Currently, Karak is not similar to Eigenlayer's "one fish, multiple meals." Instead, it allows for higher returns by staking in other protocols when Eigenlayer is already "saturated," but this also comes with increased risk.

It is recommended to stake directly on the Karak (L2 network mentioned earlier) to receive double Karak points. The specific steps are as follows.
First, add the Karak network
Go to Chainlist, and select Karak Mainnet on the left

Next, transfer assets to the Karak chain. If choosing to stake on the Karak chain, it currently supports three tokens: rswETH, USDC, wETH

Staking rswETH has two scenarios
If you have rswETH, you can transfer it to the Karak chain using the official Karak bridge.
If you don't have rswETH, you can stake ETH in Swell to obtain rswETH (Swell only supports staking ETH on the mainnet, and you cannot transfer ETH to the Karak chain for staking), then transfer it to the Karak chain using the official Karak bridge.
Staking wETH also has two scenarios
If you have wETH, you can transfer it to the Karak chain using the official Karak bridge.
If you don't have wETH, you can transfer ETH from the mainnet to the Karak chain using the official Karak bridge or MiniBridge, then enable Auto-Wrap ETH when staking.
Karak official bridge and MiniBridge

Finally, complete the staking in Karak Pools.
Since the three supported tokens are non-ETH, this means that ETH is still needed for cross-chain transfers. Especially for wETH, if you transfer ETH and choose "max" for staking, the first contract function is a Deposit function, which actually wraps the ETH, resulting in the loss of ETH in your wallet and causing the staking to fail.
It is recommended to proceed as follows:
For staking rswETH and USDC, use the MiniBridge cross-chain tool to transfer a small amount of ETH for gas fees.
For staking wETH, keep a small amount of ETH and avoid clicking "max." However, if you accidentally stake the maximum amount, you can use MiniBridge to transfer a small amount of ETH.
Risk Warning
Currently, the controversy surrounding Karak mainly focuses on two aspects.
The team quickly launched the product after receiving funding at the end of 2023, and since then, there has been relatively little technical discussion, with more emphasis on marketing activities such as "point events" to capture the market.
The team's previous project's "self-preservation behavior" has been criticized by the community, and some KOLs have directly accused it of being a RUG. In response to this criticism, the team provided a response during a DC on April 9.

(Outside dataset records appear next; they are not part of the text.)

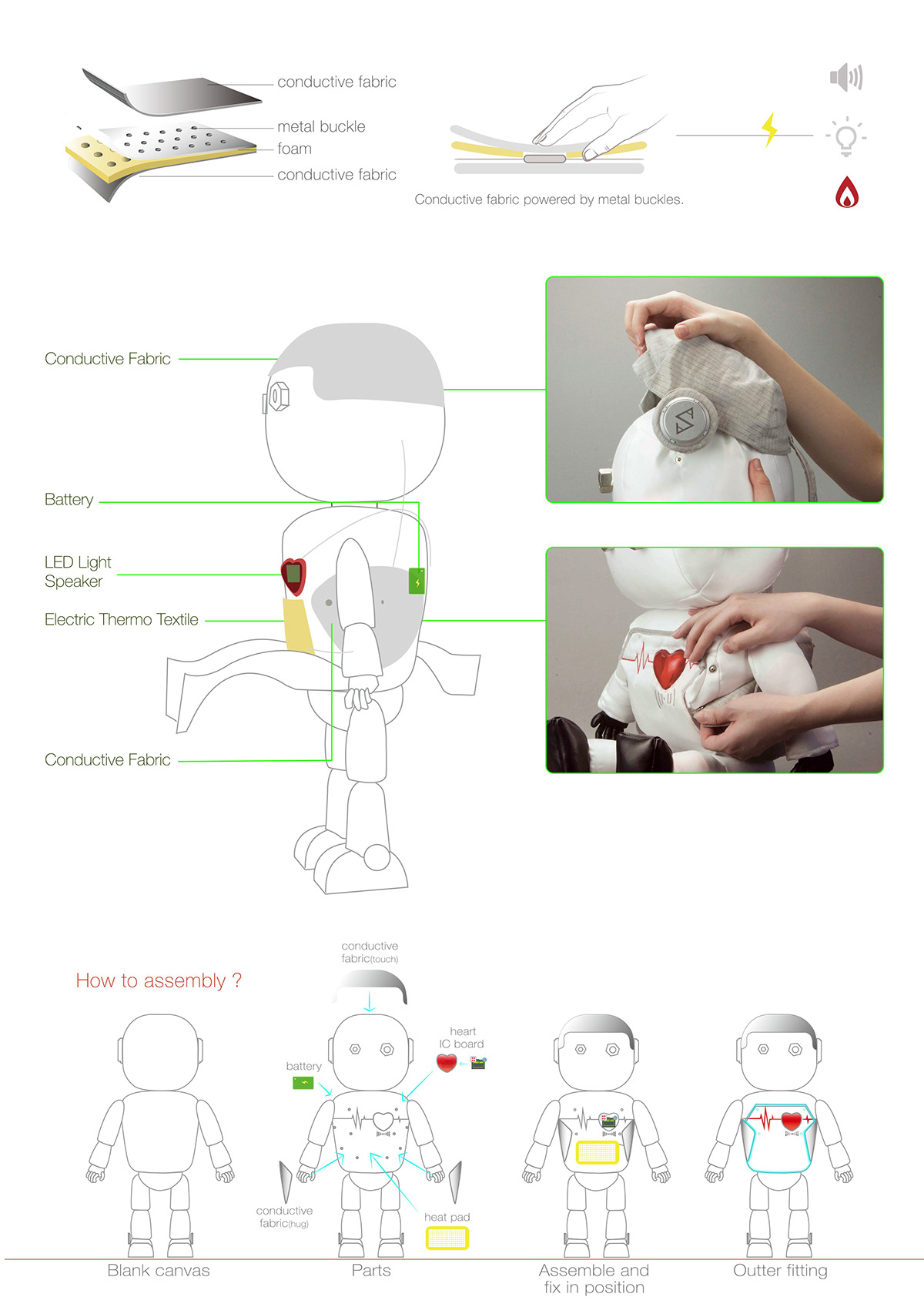 conductive fabric
metal buckle
foam
conductive fabric

Conductive fabric powered by metal buckles.

Conductive Fabric

Battery

LED Light
Speaker

Electric Thermo Textile

Conductive Fabric

How to assembly ?

conductive fabric(touch)

heart
IC board

battery

conductive fabric(hug)

heat pad

Blank canvas

Parts

Assemble and fix in position

Outter fitting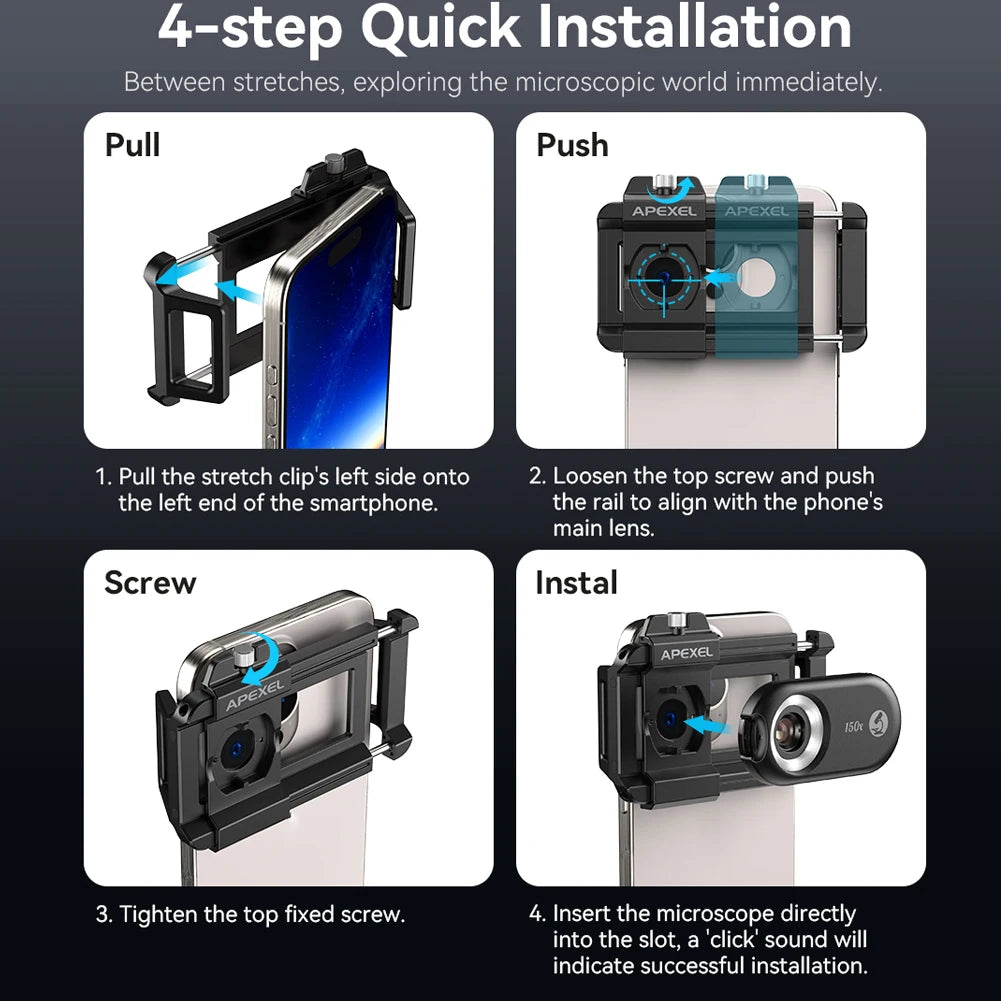 4-step Quick Installation

Between stretches, exploring the microscopic world immediately.

Pull

1. Pull the stretch clip's left side onto the left end of the smartphone.

Push

APEXEL APEXEL

2. Loosen the top screw and push the rail to align with the phone's main lens.

Screw

APEXEL

3. Tighten the top fixed screw.

Instal

APEXEL

150x

4. Insert the microscope directly into the slot, a 'click' sound will indicate successful installation.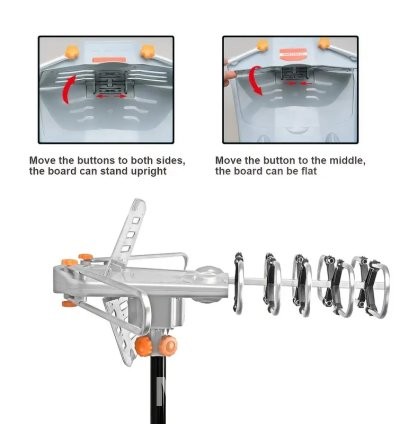 Move the buttons to both sides, the board can stand upright

Move the button to the middle, the board can be flat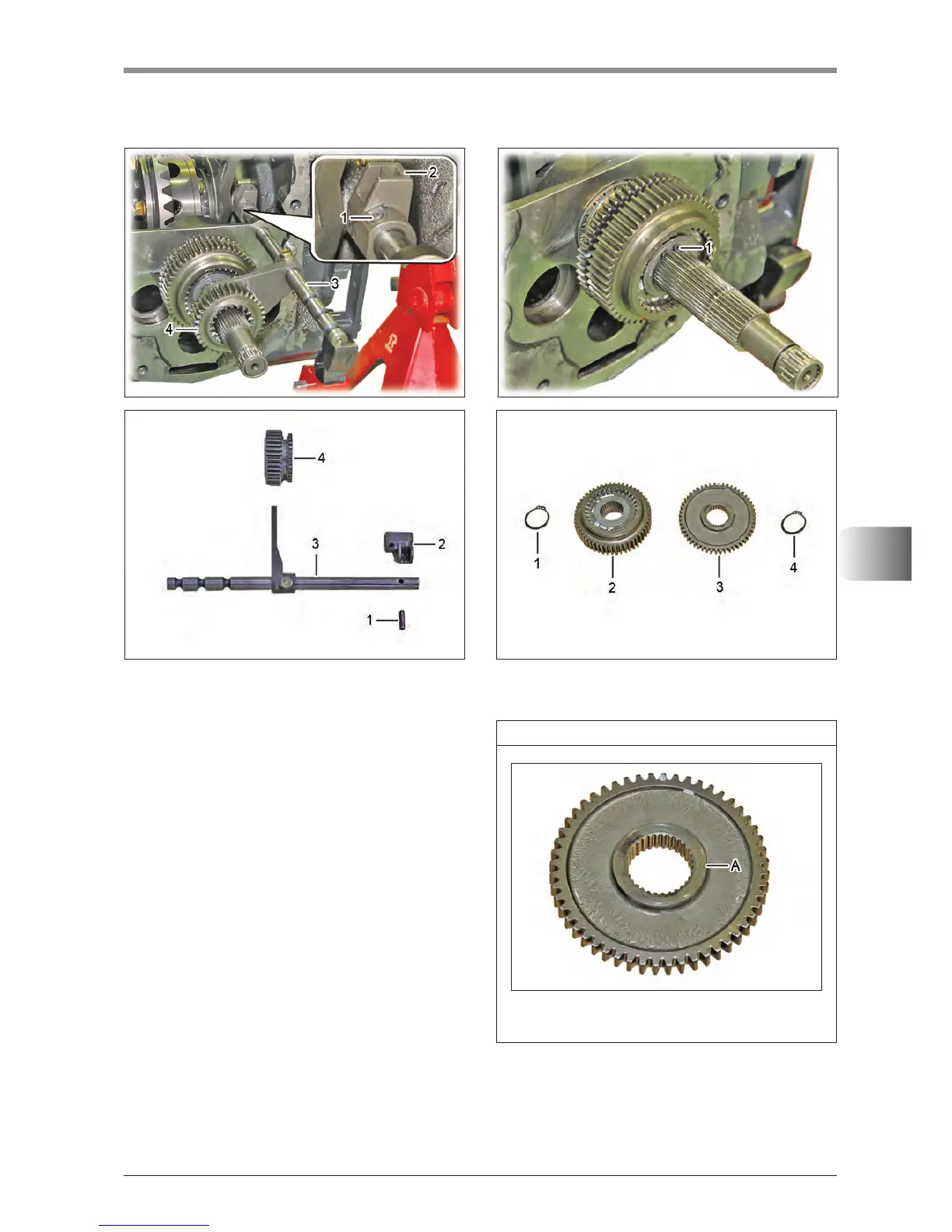 2
1
3
4

1

4
3
2
1

1
2
3
4

A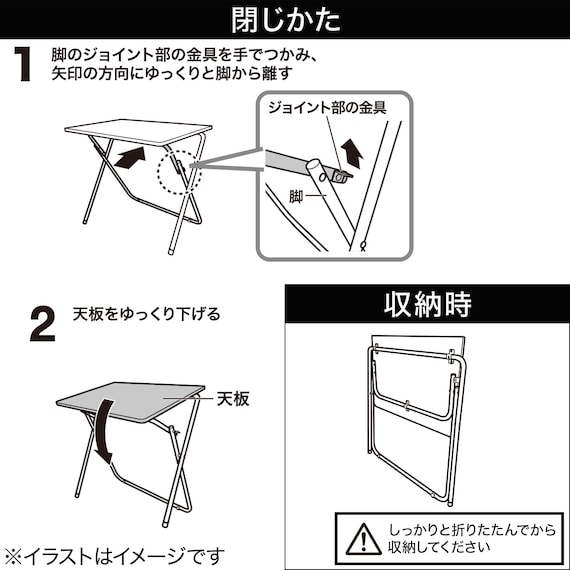 閉じかた

1 脚のジョイント部の金具を手でつかみ、矢印の方向にゆっくりと脚から離す

ジョイント部の金具

脚

2 天板をゆっくり下げる

天板

収納時

しっかりと折りたたんでから収納してください

※イラストはイメージです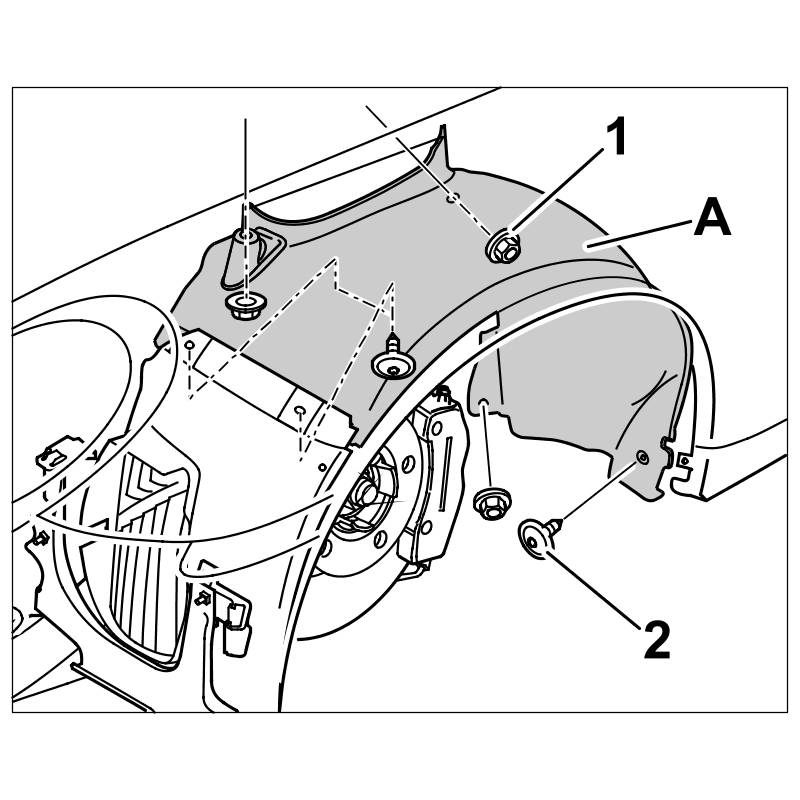 1
A
2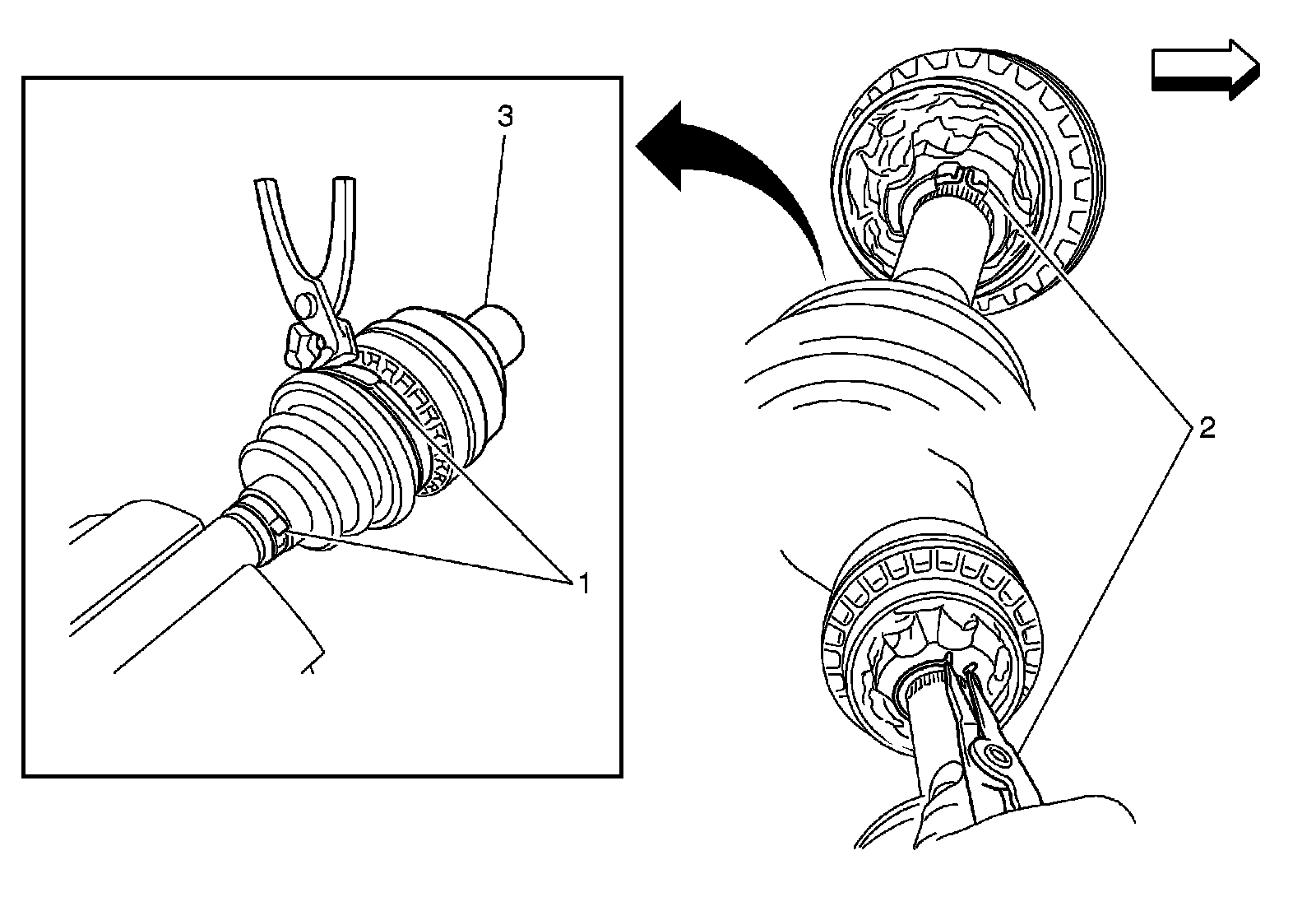 3

1

2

In summary, blockchain projects are always accompanied by contract and team risks, especially for restaking protocols that attract billions of dollars. However, in the current market environment, new users tend to favor projects with strong investment institutions and substantial funding backgrounds, while existing users pay more attention to the historical track record of the project team.
Conclusion
Balancing risk and return has always been a concern for users.
As a rising star in the restaking race, Karak's $1 billion valuation and unique technical highlights add a possibility of challenging EigenLayer's dominant position in the restaking field. Additionally, Karak supports restaking multiple LRT tokens, including but not limited to Swell, Puffer, Renzo, EtherFi, KelpDAO, which also promotes the prosperity of the Ethereum staking ecosystem.
Perhaps sensing the "crisis," EigenLayer announced the removal of all deposit limits and the reopening of deposit windows at 0:00 on April 17th, Beijing time.
The choice between sticking with EigenLayer or betting on Karak for higher returns is now in the hands of the users.